Like every other right, Article 147, the Constitution itself, imposes a restriction. And there is a rational for these restrictions and the rational is, it is important and it is important that I put on the record what the philosophical rational is, Justice S.Y. Mohamed in his text, “Fundamental Rights and Freedoms of the Commonwealth Caribbean” at page 7 and if you permit me Sir, I will read briefly from it, under the heading, “Fundamental rights and freedoms are not absolute” it says this:
“Fundamental rights and freedoms are not absolute or unqualified. Absolute or unrestricted rights and freedoms do not exist in a civilised society; they are the law of the uncivilised. If everyone is to have absolute and uncontrolled rights and freedoms there would certainly be chaos and disorder. There would always be a conflict of interest. There must be a limit to rights and freedoms, if the rights and freedoms of others and the interest of the community are not to be contravened. Man, by entering into society surrenders some of his natural liberty as a price for the benefit which he obtains as a member of society. A man’s fundamental rights and freedoms must therefore not violate the fundamental rights and freedoms of others.

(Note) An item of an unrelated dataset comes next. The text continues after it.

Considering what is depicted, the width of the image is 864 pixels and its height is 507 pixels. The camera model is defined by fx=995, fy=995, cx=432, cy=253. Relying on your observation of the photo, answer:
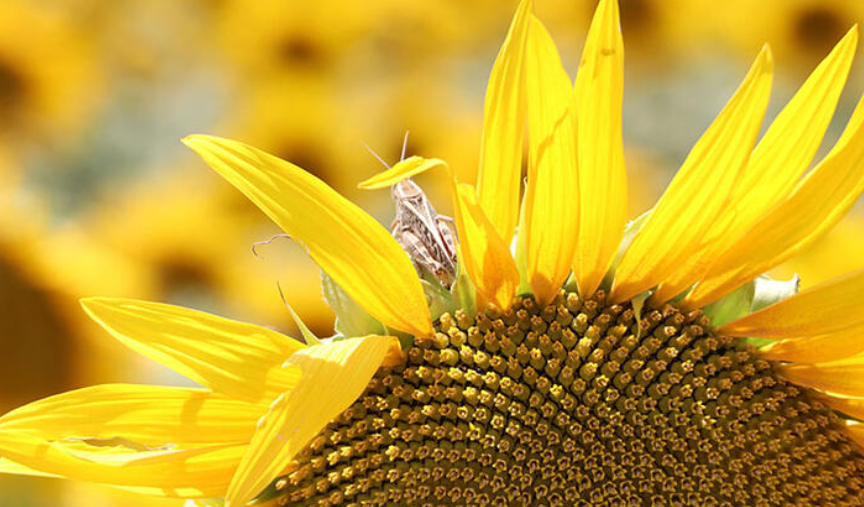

This was eloquently put in another way by Chief Justice of India, Teja Singh Injang Mahador against the principal of Mahendra College, when he said that the right to move freely throughout the territory of the union of India did not confer the right to walk over other people’s property. In England a man is free to develop his own personality to the full and the only duties which restrict his freedom are those which are necessary to enable everyone else to do the same.
I would like quickly also to refer to another dictum, again from India, the case of A.K. Gopalan Vs. The State of Madras, Patanjali Sastri says, “Liberty” says John Stewart Mill:
“...consist in doing what one desires, but the liberty of the individual must be thus far limited. He must not make himself a nuisance to others. Man as a rational being desires to do many things, but in a civilised society his desires have to be controlled, regulated and reconciled with the exercise of similar desires by other individuals. Liberty has therefore to be limited in order to be effectively possessed.”
One last quotation and that is from the great Chief Justice of Trinidad and Tobago in the case of Collymoore Vs. The Attorney General of Trinidad and Tobago. Sir Hugh Wooding was speaking about a case involving freedom of assembly and association and this is what he said:
“My observation is that individual freedom in any community is never absolute, no person in an ordered society can be free to be antisocial. For the protection of his own freedom, everyone must pay due regard to the conflicting rights and freedoms of others, if not, freedom will become lawless and ending anarchy. Consequently, it is and has been in every ordered society always being in the function of the law to regulate the conduct of human affairs as to balance the competing rights and freedoms of those who comprise the society.”
It is against that philosophical back drop that we must approach this motion. That is the setting that we must look at the limitations which Article 147 imposes on the right to assemble.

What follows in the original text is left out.